To be sure, cheap energy is not inherently bad. For two centuries the ever increasing availability of energy has allowed the development of tremendously complex societies, with services (health care, education) and opportunities (communications, travel) once not even imaginable, now available to huge numbers of people.
However, like all good things, we get used to them, and the availability of cheap energy is now something that we take for granted. It wouldn't be so bad if cheap energy were merely a convenience, an opportunity to enjoy for a while, and then to live without again. However the assumption of cheap energy has become far more deeply entrenched in our society in ways that are extremely difficult to undo. In this article I will outline three ways:
First, the assumptions of cheap energy have become physically entrenched in the structure of our society. At one point, only a few generations ago, life centered around small walkable towns, with most food produced and goods manufactured locally. Such a societal structure was consistent with low energy inputs, however that structure has largely been dismantled: it is no longer available to be returned to. Our societal infrastructure, having work and home far apart, having many-lane highways, having big-box stores with vast parking lots, are all premised on cheap energy. The roads, expressways, suburbs, sprawling cities, strip malls, pipelines and refineries have been built and will require energy to rebuild.
Next, the assumptions of cheap energy have become economically entrenched in the structure of our society. The skills which people learn and the jobs which people do are, in most cases, highly specialized and service oriented, contributing to and relying on the continued existence of a highly-complex society. Although it is true that the total money spent on energy is a relatively small fraction of Canada's gross national product (GNP_, many significant contributors to our economy (tourism, automobile production, leisure activities) rely on the presence of cheap energy to function.
Finally, the assumptions of cheap energy have become psychologically entrenched in Western society. For one hundred years, every year there was more energy available per person than the year before (see figure). It was always possible to do more; it was always possible to keep what we had and to plan for more things, a bigger vision, a brighter future. It is these same hundred years – four generations – which has been so long as to give us the illusion of indefinite, perpetual growth. The need for growth is deeply embedded; indeed, cities, industries, economies which are not growing are called “stagnant”, as if a sustainable society should be equivalent to pond scum. However energy-per-capita has leveled off, and is likely to begin decreasing, meaning that next year we will not, in fact, be able to do more than now.

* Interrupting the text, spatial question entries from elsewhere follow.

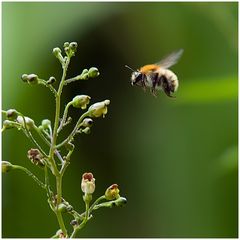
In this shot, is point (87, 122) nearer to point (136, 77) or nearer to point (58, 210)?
point (58, 210)

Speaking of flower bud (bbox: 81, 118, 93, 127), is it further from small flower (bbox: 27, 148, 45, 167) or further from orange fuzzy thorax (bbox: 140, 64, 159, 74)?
orange fuzzy thorax (bbox: 140, 64, 159, 74)

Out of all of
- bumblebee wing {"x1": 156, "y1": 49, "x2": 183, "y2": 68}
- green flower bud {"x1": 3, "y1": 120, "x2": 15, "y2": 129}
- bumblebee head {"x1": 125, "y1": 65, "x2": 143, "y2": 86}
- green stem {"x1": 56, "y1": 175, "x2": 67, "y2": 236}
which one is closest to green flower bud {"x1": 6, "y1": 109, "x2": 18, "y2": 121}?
green flower bud {"x1": 3, "y1": 120, "x2": 15, "y2": 129}

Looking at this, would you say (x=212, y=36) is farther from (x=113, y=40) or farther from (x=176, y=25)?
(x=113, y=40)

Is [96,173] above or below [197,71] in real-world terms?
below

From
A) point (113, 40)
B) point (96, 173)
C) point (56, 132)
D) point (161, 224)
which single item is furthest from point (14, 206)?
point (56, 132)

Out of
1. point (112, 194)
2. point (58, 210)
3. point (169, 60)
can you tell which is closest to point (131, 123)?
point (169, 60)

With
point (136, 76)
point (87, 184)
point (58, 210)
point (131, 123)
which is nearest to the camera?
point (58, 210)

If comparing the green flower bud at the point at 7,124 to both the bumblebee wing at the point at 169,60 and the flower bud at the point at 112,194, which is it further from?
the bumblebee wing at the point at 169,60
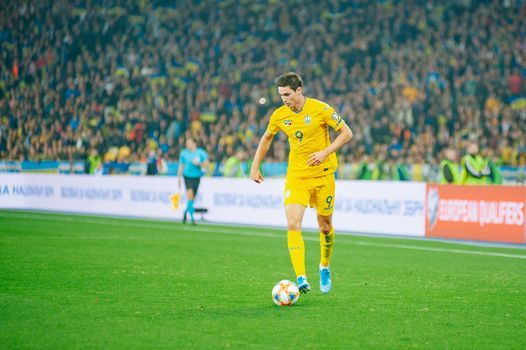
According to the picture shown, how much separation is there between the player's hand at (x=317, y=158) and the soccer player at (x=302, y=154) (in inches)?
5.2

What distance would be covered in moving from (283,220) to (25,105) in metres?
16.5

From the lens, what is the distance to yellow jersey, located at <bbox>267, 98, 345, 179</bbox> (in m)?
10.1

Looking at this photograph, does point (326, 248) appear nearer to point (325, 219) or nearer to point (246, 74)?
point (325, 219)

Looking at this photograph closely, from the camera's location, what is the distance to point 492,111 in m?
27.9

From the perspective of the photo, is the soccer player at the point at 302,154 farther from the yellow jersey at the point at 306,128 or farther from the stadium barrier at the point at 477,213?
the stadium barrier at the point at 477,213

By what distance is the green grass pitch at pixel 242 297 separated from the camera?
741 cm

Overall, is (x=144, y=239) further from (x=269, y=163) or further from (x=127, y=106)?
(x=127, y=106)

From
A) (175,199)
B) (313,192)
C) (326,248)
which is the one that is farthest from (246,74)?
(313,192)

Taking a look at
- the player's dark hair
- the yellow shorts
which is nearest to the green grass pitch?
the yellow shorts

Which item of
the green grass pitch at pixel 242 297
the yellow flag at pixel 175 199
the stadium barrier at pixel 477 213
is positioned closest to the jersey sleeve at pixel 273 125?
the green grass pitch at pixel 242 297

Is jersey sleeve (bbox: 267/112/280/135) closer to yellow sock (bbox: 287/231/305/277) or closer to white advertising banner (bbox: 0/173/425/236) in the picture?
yellow sock (bbox: 287/231/305/277)

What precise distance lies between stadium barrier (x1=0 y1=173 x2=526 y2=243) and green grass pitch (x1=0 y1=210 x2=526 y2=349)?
72.2 inches

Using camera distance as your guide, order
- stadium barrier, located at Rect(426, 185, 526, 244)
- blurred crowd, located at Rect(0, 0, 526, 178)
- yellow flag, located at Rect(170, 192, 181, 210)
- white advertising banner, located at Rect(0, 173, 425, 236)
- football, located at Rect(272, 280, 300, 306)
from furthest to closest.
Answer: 1. blurred crowd, located at Rect(0, 0, 526, 178)
2. yellow flag, located at Rect(170, 192, 181, 210)
3. white advertising banner, located at Rect(0, 173, 425, 236)
4. stadium barrier, located at Rect(426, 185, 526, 244)
5. football, located at Rect(272, 280, 300, 306)

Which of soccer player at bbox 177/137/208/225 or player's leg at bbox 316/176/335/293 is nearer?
player's leg at bbox 316/176/335/293
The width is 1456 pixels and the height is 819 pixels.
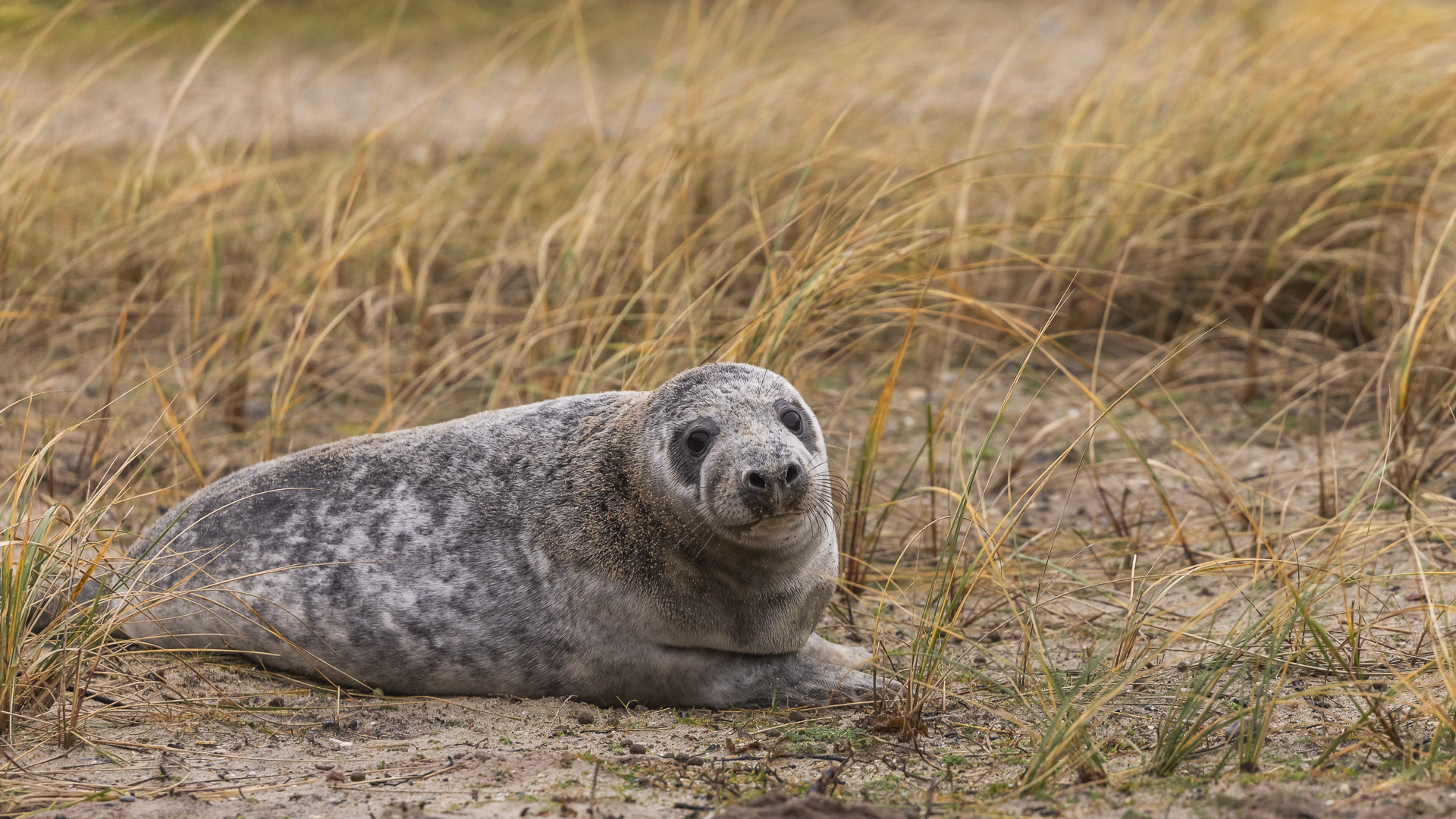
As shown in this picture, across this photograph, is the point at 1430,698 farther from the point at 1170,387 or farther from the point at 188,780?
the point at 1170,387

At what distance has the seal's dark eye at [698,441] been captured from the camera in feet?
10.6

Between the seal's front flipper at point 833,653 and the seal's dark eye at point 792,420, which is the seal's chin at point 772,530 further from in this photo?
the seal's front flipper at point 833,653

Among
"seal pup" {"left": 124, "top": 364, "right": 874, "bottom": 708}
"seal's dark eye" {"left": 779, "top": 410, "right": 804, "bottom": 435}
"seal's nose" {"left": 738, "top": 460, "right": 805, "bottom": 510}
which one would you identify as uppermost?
"seal's dark eye" {"left": 779, "top": 410, "right": 804, "bottom": 435}

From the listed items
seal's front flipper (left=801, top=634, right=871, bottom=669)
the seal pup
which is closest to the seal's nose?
the seal pup

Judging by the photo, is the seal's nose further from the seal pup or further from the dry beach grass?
the dry beach grass

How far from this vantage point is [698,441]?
324cm

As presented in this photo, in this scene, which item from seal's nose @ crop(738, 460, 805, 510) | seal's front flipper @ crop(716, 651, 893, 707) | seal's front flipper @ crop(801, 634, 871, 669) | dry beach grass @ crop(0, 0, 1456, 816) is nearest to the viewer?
dry beach grass @ crop(0, 0, 1456, 816)

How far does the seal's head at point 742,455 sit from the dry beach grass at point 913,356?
36 centimetres

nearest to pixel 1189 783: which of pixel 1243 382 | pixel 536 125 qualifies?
pixel 1243 382

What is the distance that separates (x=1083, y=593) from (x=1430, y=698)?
1.33 m

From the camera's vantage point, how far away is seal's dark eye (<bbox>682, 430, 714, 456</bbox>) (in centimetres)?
322

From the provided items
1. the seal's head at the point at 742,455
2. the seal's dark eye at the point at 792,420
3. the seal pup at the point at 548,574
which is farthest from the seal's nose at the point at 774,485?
the seal's dark eye at the point at 792,420

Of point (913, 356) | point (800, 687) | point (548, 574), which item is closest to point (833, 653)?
point (800, 687)

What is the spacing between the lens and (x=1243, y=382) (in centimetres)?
514
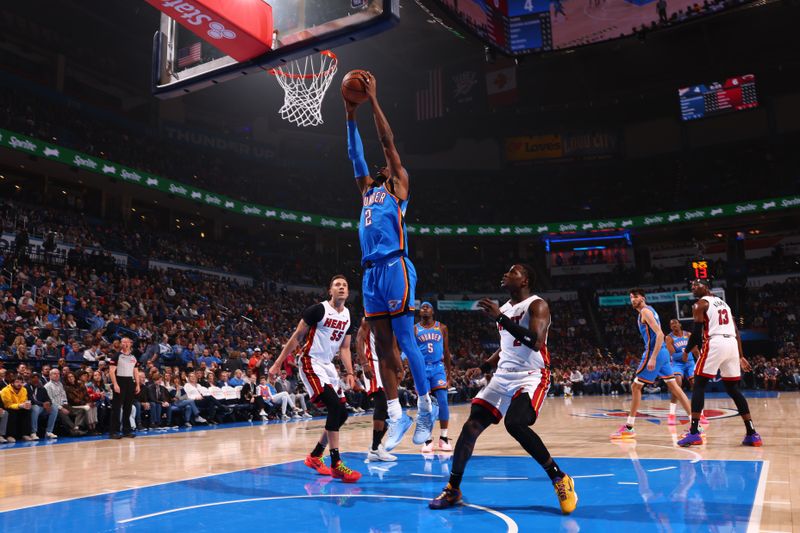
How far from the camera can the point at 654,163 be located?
37.4 metres

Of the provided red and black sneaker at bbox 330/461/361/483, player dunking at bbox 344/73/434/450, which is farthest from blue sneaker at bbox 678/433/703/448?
red and black sneaker at bbox 330/461/361/483

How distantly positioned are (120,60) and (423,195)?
17.7m

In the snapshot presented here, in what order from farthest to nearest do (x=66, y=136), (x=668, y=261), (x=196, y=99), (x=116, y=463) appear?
(x=668, y=261)
(x=196, y=99)
(x=66, y=136)
(x=116, y=463)

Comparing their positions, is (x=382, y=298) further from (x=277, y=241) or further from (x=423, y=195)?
(x=423, y=195)

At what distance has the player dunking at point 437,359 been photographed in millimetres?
7402

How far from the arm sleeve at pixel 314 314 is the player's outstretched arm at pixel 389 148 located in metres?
1.44

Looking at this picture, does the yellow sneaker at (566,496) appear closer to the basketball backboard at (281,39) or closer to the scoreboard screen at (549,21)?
the basketball backboard at (281,39)

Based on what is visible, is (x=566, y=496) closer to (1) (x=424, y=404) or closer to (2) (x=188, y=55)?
(1) (x=424, y=404)

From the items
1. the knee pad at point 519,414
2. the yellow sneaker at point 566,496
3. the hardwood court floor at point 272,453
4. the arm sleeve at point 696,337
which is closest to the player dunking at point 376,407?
the hardwood court floor at point 272,453

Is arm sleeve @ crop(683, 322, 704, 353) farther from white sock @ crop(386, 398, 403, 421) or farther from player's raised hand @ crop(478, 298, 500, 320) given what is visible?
player's raised hand @ crop(478, 298, 500, 320)

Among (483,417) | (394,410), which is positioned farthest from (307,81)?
(483,417)

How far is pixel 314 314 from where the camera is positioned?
224 inches

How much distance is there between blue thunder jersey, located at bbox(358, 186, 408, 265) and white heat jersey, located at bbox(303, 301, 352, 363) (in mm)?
1086


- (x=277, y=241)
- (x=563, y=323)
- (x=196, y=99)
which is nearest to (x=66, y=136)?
(x=196, y=99)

For example, the university at which I work is constantly planning for and constructing new buildings. At what point is the university “big enough”? At what point will we be forced to concede that energy costs have risen to the point that we can no longer even maintain the buildings we have?
Even worse, the buildings which we built were not built to last. If everything is going to get rebuilt in ten years, then long-term quality is a needless expense. If, however, at some point we can no longer re-invent our society we will be stuck with our creation, and there will be regrets.
The notion of Western society's sustainability has almost become a bad joke: most people, even people not environmentally or socially motivated, will concede that the Western way of life is not sustainable long-term.
But it's not a joke. There were parts of the Roman empire in France which exported a lot of agricultural produce to Rome, and yet were productive and well-off. However after the collapse of the Roman empire, although there was no plague, no environmental catastrophe, and even no more food exports, yet the people in this part of France were left desperately poor, literally eating mud and grass. The supporting structure of an advanced, organized, specialized society had fallen apart.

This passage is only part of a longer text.